6. Il résulte de tout ce qui précède que Mme A... veuve B... n'est pas fondée à soutenir que c'est à tort que, par le jugement attaqué, le tribunal administratif de Cergy-Pontoise a rejeté sa demande.
Sur les frais liés au litige :
7. Il y a lieu, dans les circonstances de l'espèce, de mettre à la charge de Mme A... veuve B... la somme de 1 500 euros à verser à l'OFII au titre des frais exposés par lui et non compris dans les dépens.
DÉCIDE :
Article 1er : La requête de Mme A... veuve B... est rejetée.
Article 2 : Mme A... veuve B... versera à l'Office français de l'immigration et de l'intégration une somme de 1 500 euros au titre de l'article L. 761-1 du code de justice administrative.
Article 3 : Le présent arrêt sera notifié à Mme A... veuve B... et à l'Office français de l'immigration et de l'intégration.

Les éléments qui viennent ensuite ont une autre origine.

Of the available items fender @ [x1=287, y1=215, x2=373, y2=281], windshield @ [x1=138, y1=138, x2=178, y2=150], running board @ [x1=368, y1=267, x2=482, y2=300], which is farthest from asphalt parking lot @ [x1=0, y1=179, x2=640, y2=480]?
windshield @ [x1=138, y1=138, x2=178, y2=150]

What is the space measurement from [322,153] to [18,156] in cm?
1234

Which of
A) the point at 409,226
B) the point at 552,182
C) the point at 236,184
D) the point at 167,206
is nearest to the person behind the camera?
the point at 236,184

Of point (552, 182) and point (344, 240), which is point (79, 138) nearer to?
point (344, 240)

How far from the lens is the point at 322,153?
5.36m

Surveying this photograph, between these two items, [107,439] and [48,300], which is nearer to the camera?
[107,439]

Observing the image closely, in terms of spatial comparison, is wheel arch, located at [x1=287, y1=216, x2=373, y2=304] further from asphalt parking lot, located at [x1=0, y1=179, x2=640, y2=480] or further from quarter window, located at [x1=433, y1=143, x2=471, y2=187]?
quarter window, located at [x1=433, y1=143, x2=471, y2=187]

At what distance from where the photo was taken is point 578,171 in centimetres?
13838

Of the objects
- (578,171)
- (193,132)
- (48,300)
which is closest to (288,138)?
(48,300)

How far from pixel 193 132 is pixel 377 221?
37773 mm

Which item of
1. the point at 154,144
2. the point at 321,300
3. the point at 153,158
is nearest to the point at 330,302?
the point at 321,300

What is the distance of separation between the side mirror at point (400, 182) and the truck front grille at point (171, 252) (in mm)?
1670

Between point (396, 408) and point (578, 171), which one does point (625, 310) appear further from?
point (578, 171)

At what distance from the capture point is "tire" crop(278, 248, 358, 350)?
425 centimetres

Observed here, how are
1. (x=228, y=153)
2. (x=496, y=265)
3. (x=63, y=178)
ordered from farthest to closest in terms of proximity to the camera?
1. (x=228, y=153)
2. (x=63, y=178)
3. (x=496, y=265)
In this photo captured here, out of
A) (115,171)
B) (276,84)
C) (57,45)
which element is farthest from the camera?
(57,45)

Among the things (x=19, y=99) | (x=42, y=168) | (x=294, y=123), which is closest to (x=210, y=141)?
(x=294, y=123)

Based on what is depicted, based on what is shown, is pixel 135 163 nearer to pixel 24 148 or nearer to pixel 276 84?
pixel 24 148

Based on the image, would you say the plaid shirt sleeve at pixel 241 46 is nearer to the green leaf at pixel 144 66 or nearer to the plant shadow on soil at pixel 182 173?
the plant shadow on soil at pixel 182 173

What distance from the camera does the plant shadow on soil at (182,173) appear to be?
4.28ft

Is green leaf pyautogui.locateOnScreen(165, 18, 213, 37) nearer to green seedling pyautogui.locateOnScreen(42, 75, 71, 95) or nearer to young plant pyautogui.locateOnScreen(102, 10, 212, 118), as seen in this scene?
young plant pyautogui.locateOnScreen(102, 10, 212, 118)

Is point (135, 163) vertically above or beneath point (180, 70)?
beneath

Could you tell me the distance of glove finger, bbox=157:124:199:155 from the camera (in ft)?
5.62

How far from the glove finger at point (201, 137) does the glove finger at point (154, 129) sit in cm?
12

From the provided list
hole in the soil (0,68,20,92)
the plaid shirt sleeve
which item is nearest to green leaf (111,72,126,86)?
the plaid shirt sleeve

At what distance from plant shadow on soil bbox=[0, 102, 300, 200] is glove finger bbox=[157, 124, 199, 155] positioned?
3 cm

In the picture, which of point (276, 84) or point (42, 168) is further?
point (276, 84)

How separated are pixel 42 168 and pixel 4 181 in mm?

Délibéré après l'audience du 6 février 2024, à laquelle siégeaient :
M. Brotons, président,
M. Ablard, premier conseiller,
Mme Pham, première conseillère.
Rendu public par mise à disposition au greffe le 12 mars 2024.
La rapporteure,
C. PHAM Le président,
S. BROTONS
La greffière,
V. MALAGOLI
La République mande et ordonne au ministre de l'intérieur et des outre-mer en ce qui le concerne ou à tous commissaires de justice à ce requis en ce qui concerne les voies de droit commun contre les parties privées, de pourvoir à l'exécution de la présente décision.